Smith Graham v. Lord Chancellor's Department (30.7.99), where a litigation enquiry agent was treated as a fee earner of the solicitors so that the costs of engaging him were not disbursements this in the context of the Legal Aid in Criminal and Care Proceedings Costs Regulations 1989. The work he did was appropriate for a solicitor to do and the fact that the enquiry agent was not actually employed by the solicitor did not exclude him from being a fee earner. The solicitor was entitled to charge for this work, which was done, not for the client, but for the solicitor;
Stringer v.

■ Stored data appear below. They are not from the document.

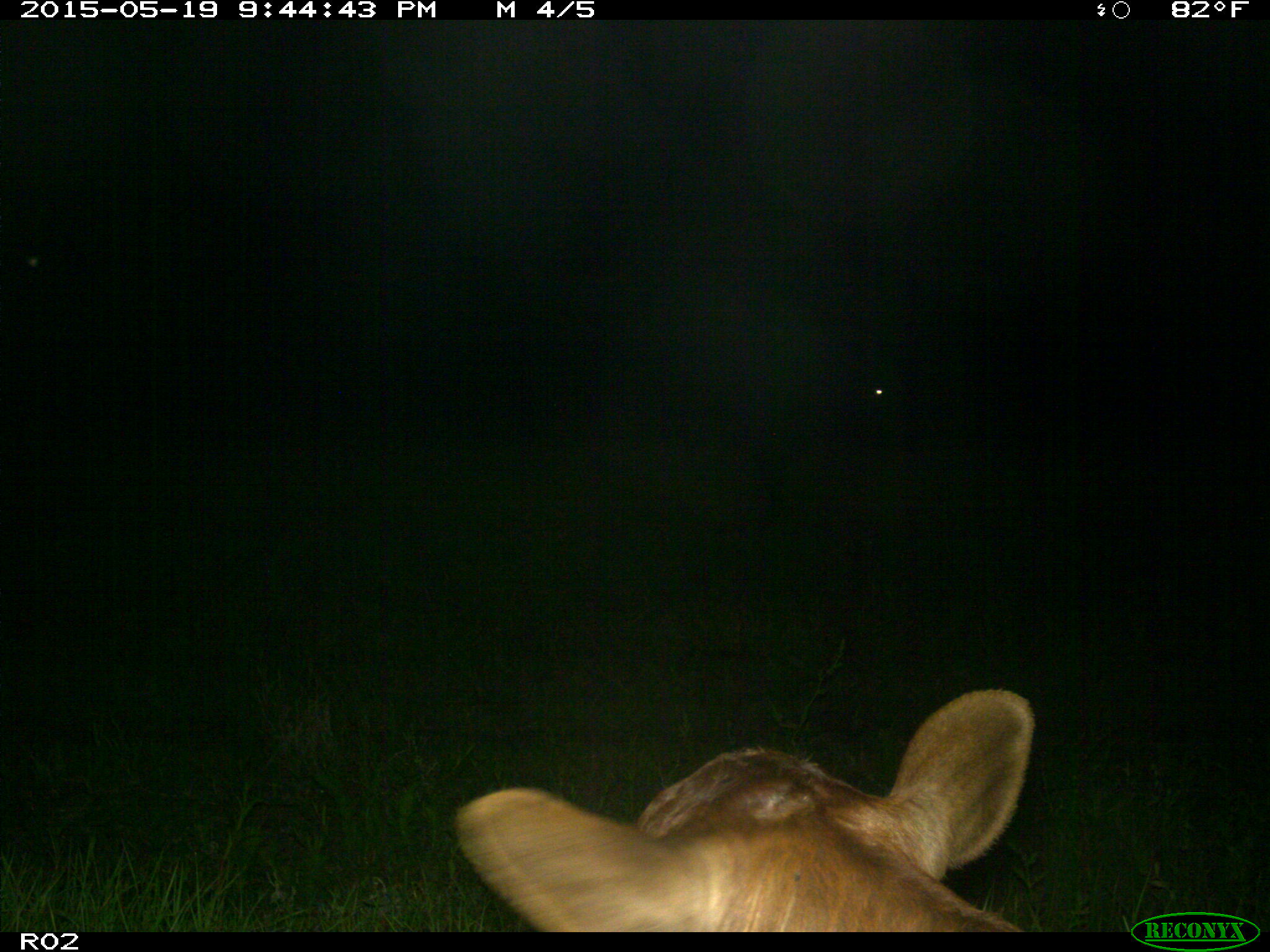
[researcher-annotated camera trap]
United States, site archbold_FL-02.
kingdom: Animalia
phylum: Chordata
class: Mammalia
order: Artiodactyla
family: Bovidae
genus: Bos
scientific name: Bos taurus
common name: domestic cow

Copley (17.5.02) where HHJ Cook, an acknowledged and publishing expert on costs, held that charges of a litigation support agency who took witness statements were part of the profit costs, not disbursements.
"Nowhere in the statute, the regulations, or the rules is there any indication that the court is to have any power to subvert the statutory scheme by determining that although the level of success fee was reasonable in view of the facts which were or should have been known to the legal representative at the time it was set, he is only entitled to recover a different, much lower, success fee in respect of some later period when different facts were or should have been known to him."
In paragraph 49, Lord Justice Brooke said that the court has no power to direct that a success fee is recoverable at different rates for different periods of the proceedings.
Lord Justice Maurice Kay :
"I consider that the language of paragraph 1.2.1 of the CCFA is not apt to describe work which is being done otherwise than by the solicitor or by a solicitor agent or by someone who is genuinely employed by the solicitor In my judgment the arrangements between Costings Limited and Rowley Ashworth were those of solicitors instructing costs consultants on the member's behalf under the CCFA and not those of solicitors instructing other solicitors acting as their agents The fees of Costings Limited are expenses which Rowley Ashworth incurred on behalf of Mr Crane who is 'the member'. The position, I think, falls fairly and squarely within the definition of 'disbursements' in paragraph 1.2.3 of the CCFA. The fact that the fees of costs consultants and costs draftsmen are not specifically mentioned does not, I think, affect this conclusion. The paragraph states: 'this is not an exhaustive list'."